TEXT TO READ:
** Begin **

- Also known as: Cheikh Khelifa Belkacem
- Born: 1907 Koléa, Algeria
- Origin: El Hamel
- Died: November 4, 1951 Algiers, Algeria
- Genres: Chaabi
- Occupation(s): Composer, singer, conductor
- Instruments: Mandole

= Khelifa Belkacem =

Khelifa Belkacem (1907 - November 4, 1951) was an Algerian singer.

==Biography==
Khelifa Belkacem was born in 1907 in Koléa. His family moved to Staouéli near Algiers in 1911. At the age of nine he becomes fatherless. In 1935 he moves to Algiers which then housed prestigious names of the chaâbi chanson like El Hadj M'Hamed El Anka. He had learned the music profession in the streets of Staouéli. He wanted to compete with the giants of the era: El Hadj Menouar, Hadj Bouchiba, Hadj M'rizek and succeeded by starting up a young band to enliven family celebrations around Algiers.

To penetrate into the middle of chaâbi he left Staouéli to install at the Casbah where work did not lack but where the public was difficult.
His orchestra was composed of Moh Saghir Laama on oud, Belkaïd Abdelghani on alto violin, Mohamed Zerbout on darbuka, Hadj Omar on tar and Kaddour Cherchali, Mouloud Bahri and Ali Bousbia on banjos. Evenings dates at the circle of Chartres' place, or coffee "Ismailia" square Lavigerie (now up Benbadis) in the 1940s, during the holy month of Ramadan, were famous.

** End **

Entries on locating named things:
** Begin **

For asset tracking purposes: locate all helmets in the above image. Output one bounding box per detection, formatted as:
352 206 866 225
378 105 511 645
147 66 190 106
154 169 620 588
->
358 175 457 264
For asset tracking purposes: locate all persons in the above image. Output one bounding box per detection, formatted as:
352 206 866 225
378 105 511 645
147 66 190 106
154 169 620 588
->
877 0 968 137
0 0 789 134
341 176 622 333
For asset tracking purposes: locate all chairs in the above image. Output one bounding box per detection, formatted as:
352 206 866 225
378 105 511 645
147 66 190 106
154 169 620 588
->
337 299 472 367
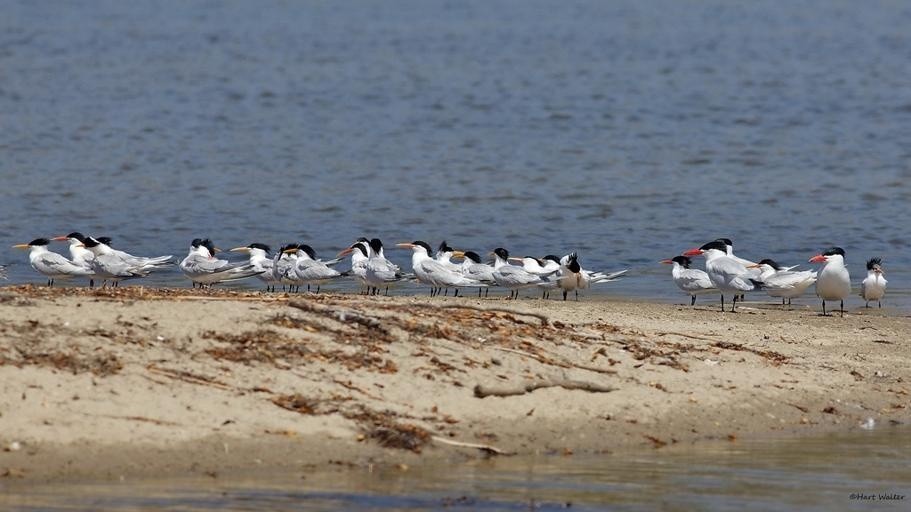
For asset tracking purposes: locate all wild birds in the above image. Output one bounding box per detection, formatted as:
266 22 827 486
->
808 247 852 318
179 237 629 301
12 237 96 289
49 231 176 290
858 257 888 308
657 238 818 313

** End **
** Begin **

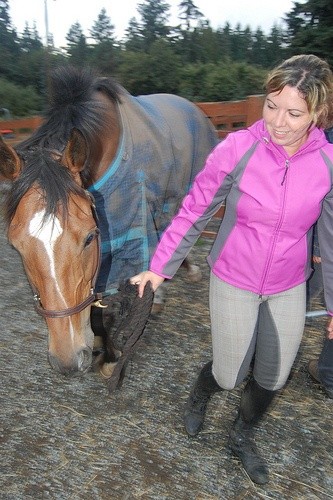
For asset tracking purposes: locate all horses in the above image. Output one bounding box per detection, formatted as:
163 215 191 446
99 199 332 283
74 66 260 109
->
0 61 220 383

** End **
** Begin **

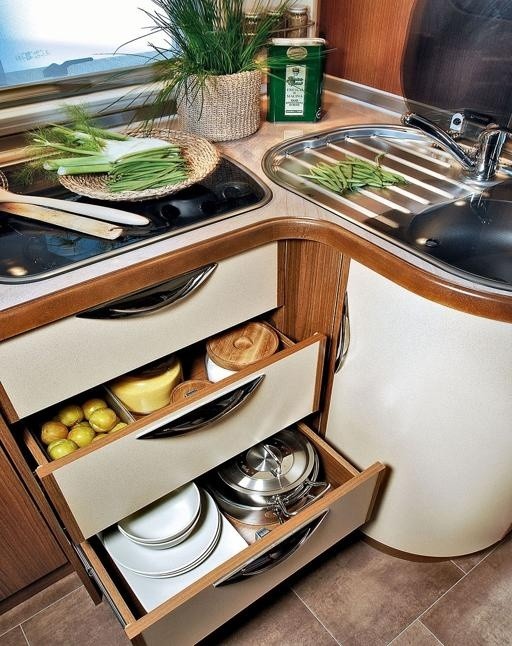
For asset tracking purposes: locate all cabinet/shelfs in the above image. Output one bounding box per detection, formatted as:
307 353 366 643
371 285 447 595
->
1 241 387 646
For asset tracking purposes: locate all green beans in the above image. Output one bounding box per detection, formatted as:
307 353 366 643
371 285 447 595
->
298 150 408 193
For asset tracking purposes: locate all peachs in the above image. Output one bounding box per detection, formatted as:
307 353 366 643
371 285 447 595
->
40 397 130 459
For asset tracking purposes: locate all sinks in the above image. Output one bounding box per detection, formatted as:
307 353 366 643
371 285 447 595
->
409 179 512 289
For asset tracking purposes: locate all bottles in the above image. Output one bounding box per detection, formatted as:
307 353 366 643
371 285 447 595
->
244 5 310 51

** End **

STATED PROBLEM: According to the Khelifa Belkacem biography, in what year did his family move to Staouéli?

SOLUTION FOR THIS TASK: 1911